**EXERCISE**
After finding "7. 罐体使用：使用者应按照" in a line below, print that line and the rest of the lines exactly, leaving out all pictures.

== Segment start ==

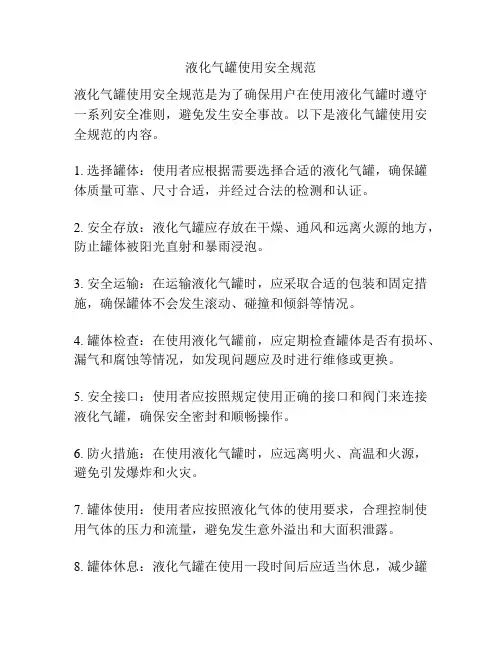 液化气罐使用安全规范

液化气罐使用安全规范是为了确保用户在使用液化气罐时遵守一系列安全准则，避免发生安全事故。以下是液化气罐使用安全规范的内容。

1. 选择罐体：使用者应根据需要选择合适的液化气罐，确保罐体质量可靠、尺寸合适，并经过合法的检测和认证。

2. 安全存放：液化气罐应存放在干燥、通风和远离火源的地方，防止罐体被阳光直射和暴雨浸泡。

3. 安全运输：在运输液化气罐时，应采取合适的包装和固定措施，确保罐体不会发生滚动、碰撞和倾斜等情况。

4. 罐体检查：在使用液化气罐前，应定期检查罐体是否有损坏、漏气和腐蚀等情况，如发现问题应及时进行维修或更换。

5. 安全接口：使用者应按照规定使用正确的接口和阀门来连接液化气罐，确保安全密封和顺畅操作。

6. 防火措施：在使用液化气罐时，应远离明火、高温和火源，避免引发爆炸和火灾。

7. 罐体使用：使用者应按照液化气体的使用要求，合理控制使用气体的压力和流量，避免发生意外溢出和大面积泄露。

8. 罐体休息：液化气罐在使用一段时间后应适当休息，减少罐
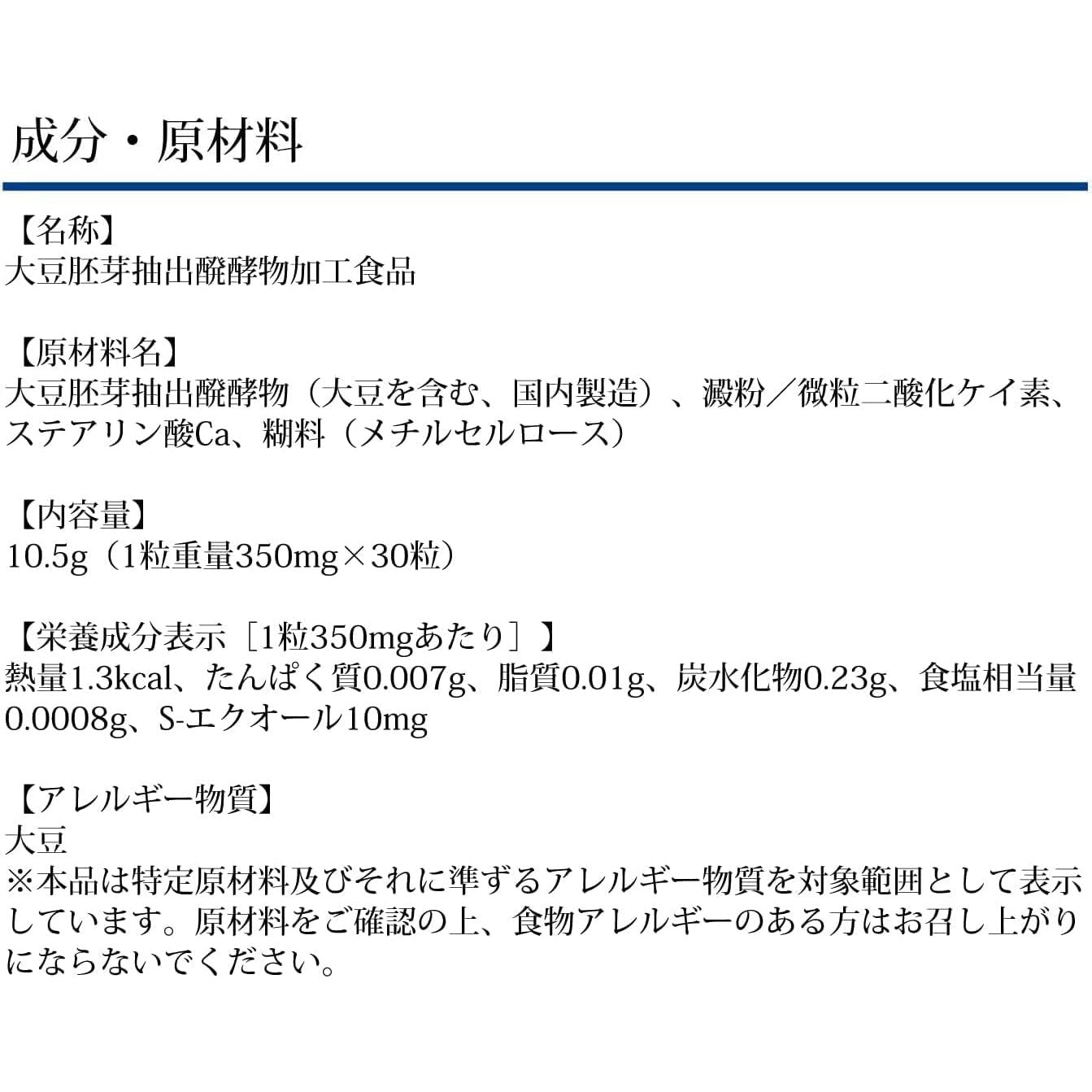 成分・原材料

【名称】
大豆胚芽抽出醗酵物加工食品

【原材料名】
大豆胚芽抽出醗酵物（大豆を含む、国内製造）、澱粉／微粒二酸化ケイ素、ステアリン酸Ca、糊料（メチルセルロース）

【内容量】
10.5g（1粒重量350mg×30粒）

【栄養成分表示［1粒350mgあたり］】
熱量1.3kcal、たんぱく質0.007g、脂質0.01g、炭水化物0.23g、食塩相当量0.0008g、S-エクオール10mg

【アレルギー物質】
大豆
※本品は特定原材料及びそれに準ずるアレルギー物質を対象範囲として表示しています。原材料をご確認の上、食物アレルギーのある方はお召し上がりにならないでください。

== Segment end ==

**TASK OUTPUT**
7. 罐体使用：使用者应按照液化气体的使用要求，合理控制使用气体的压力和流量，避免发生意外溢出和大面积泄露。

8. 罐体休息：液化气罐在使用一段时间后应适当休息，减少罐
 成分・原材料

【名称】
大豆胚芽抽出醗酵物加工食品

【原材料名】
大豆胚芽抽出醗酵物（大豆を含む、国内製造）、澱粉／微粒二酸化ケイ素、ステアリン酸Ca、糊料（メチルセルロース）

【内容量】
10.5g（1粒重量350mg×30粒）

【栄養成分表示［1粒350mgあたり］】
熱量1.3kcal、たんぱく質0.007g、脂質0.01g、炭水化物0.23g、食塩相当量0.0008g、S-エクオール10mg

【アレルギー物質】
大豆
※本品は特定原材料及びそれに準ずるアレルギー物質を対象範囲として表示しています。原材料をご確認の上、食物アレルギーのある方はお召し上がりにならないでください。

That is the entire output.